TASK INPUTS Block Start
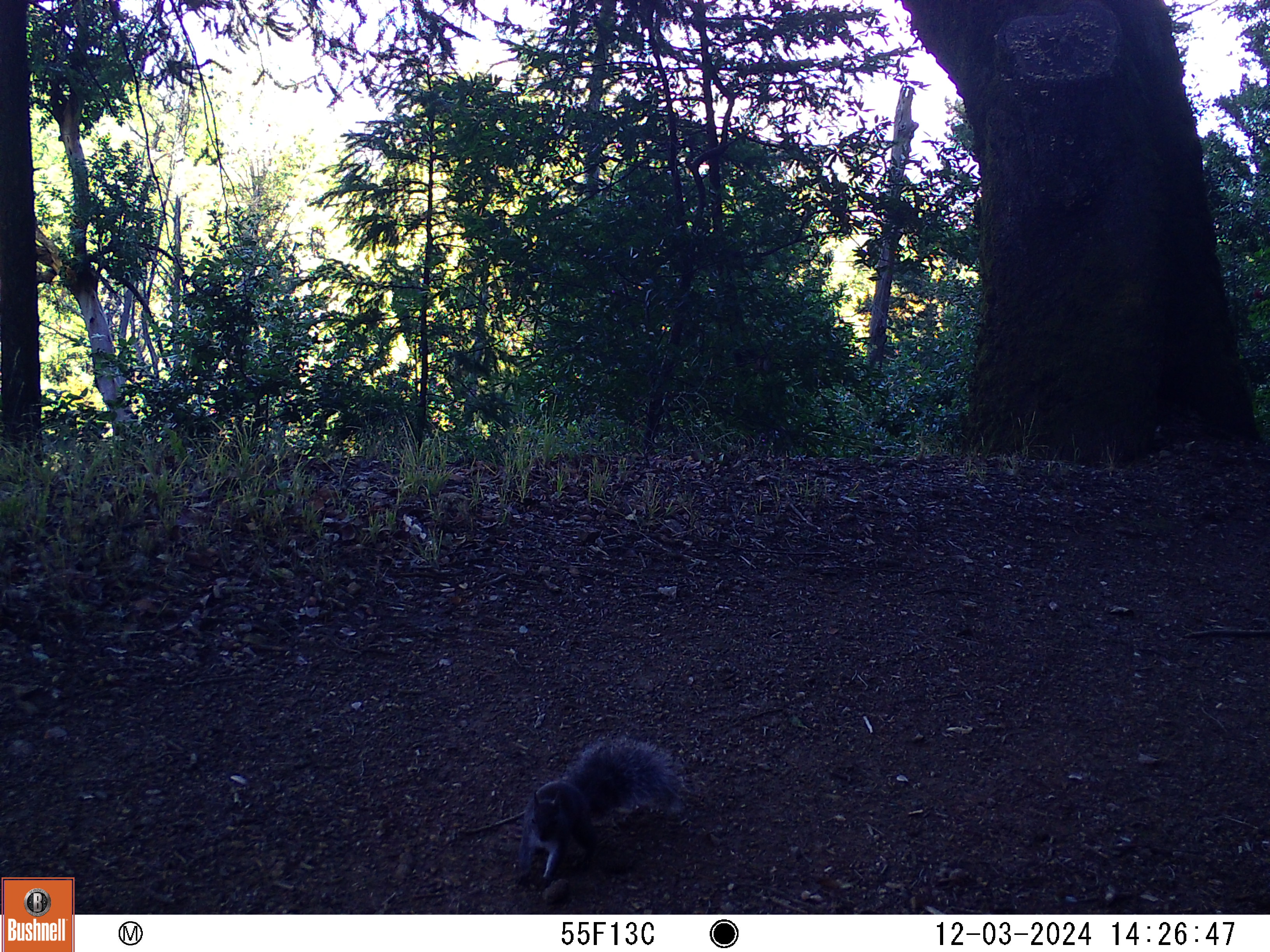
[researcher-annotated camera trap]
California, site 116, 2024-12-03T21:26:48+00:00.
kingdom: Animalia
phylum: Chordata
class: Mammalia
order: Rodentia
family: Sciuridae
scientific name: Sciuridae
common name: squirrel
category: unknown squirrel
TASK INPUTS Block End
THE PROBLEM
Reproduce these records exactly, but not the pictures.

SOLUTION TO THIS TASK
[researcher-annotated camera trap]
California, site 116, 2024-12-03T21:26:48+00:00.
kingdom: Animalia
phylum: Chordata
class: Mammalia
order: Rodentia
family: Sciuridae
scientific name: Sciuridae
common name: squirrel
category: unknown squirrel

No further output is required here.